### Check your understanding
- A) According to the mammoth genome article, how old is the woolly mammoth genome whose 3D structure scientists reconstructed?
- B) Proceed with the mammoth genome article, picking up after its last sentence.

Scientists have managed to reconstruct the three-dimensional (3D) structure of a woolly mammoth genome that is 52,000 years old, in a first for a DNA sample so ancient. The mammoth chromosomes were fossilized, and are about a million times as long as the fragments of genetic material that typically compose other ancient DNA samples. In this work, researchers were able to determine how the chromosomes were arranged in cells and even what genes were active in those cells, which came from skin tissue that had been quickly freeze-dried, long ago. The findings have been reported in Cell.
"This is a new type of fossil, and its scale dwarfs that of individual ancient DNA fragments: a million times more sequence," said co-corresponding study author Erez Lieberman Aiden, Director of the Center for Genome Architecture at Baylor College of Medicine. "It is also the first time a karyotype of any sort has been determined for an ancient sample."
Understanding the 3D structure of a genome can be crucial to knowing how it functions, but this is elusive information for most ancient DNA samples. Even though the molecule is tough and can last for a long time, DNA is also usually large, and it tends to fragment over time. Those bits of DNA have to be sequenced and then pieced back together.
In this work, the researchers assessed dozens of samples until they found a very well-preserved woolly mammoth that had been found in northeastern Siberia in 2018.
"We think it spontaneously freeze-dried shortly after its death. The nuclear architecture in a dehydrated sample can survive for an incredibly long period of time," explained co-corresponding study author Olga Dudchenko of the Center for Genome Architecture at Baylor College of Medicine.

### Data below
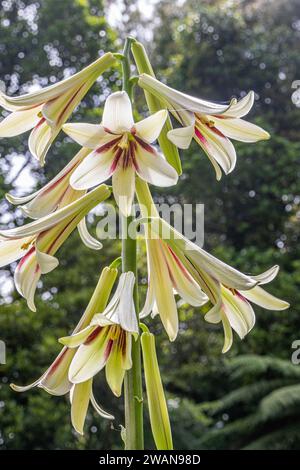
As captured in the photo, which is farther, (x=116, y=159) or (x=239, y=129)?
(x=239, y=129)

### Solved problems
- A) It is 52,000 years old.

- B)
With a technique known as Hi-C, the investigators found the portions of woolly mammoth DNA that were physically close together in the nucleus of cells. Hi-C gave the researchers a broad overview of the genome's arrangement, so they had a picture to work from when putting the pieces of this genetic puzzle back together, said co-corresponding study author Marc A. Marti-Renom, an ICREA research professor and structural genomicist at the Center Nacional d'Anàlisi Genòmica (CNAG) and the Center for Genomic Regulation (CRG).
The Hi-C research was combined with sequencing data, and the genome of modern day elephants served as a template to reveal the map of the mammoth genome. The work has determined that woolly mammoths carried 28 chromosomes, like the Asian and African elephants of today.
Since the DNA samples were so high-quality, the researchers could even see where certain genetic loops form, which indicate that transcription factors are interacting with genes. The researchers could then speculate about the active genes in mammoth skin cells.
"For the first time, we have a woolly mammoth tissue for which we know roughly which genes were switched on and which genes were off," said Marti-Renom. "This is an extraordinary new type of data, and it's the first measure of cell-specific gene activity of the genes in any ancient DNA sample."
While ancient DNA that is of unusually good quality is needed for this approach, the researchers suggested that it might be applicable to other stuff, such as Egyptian mummies or museum specimens.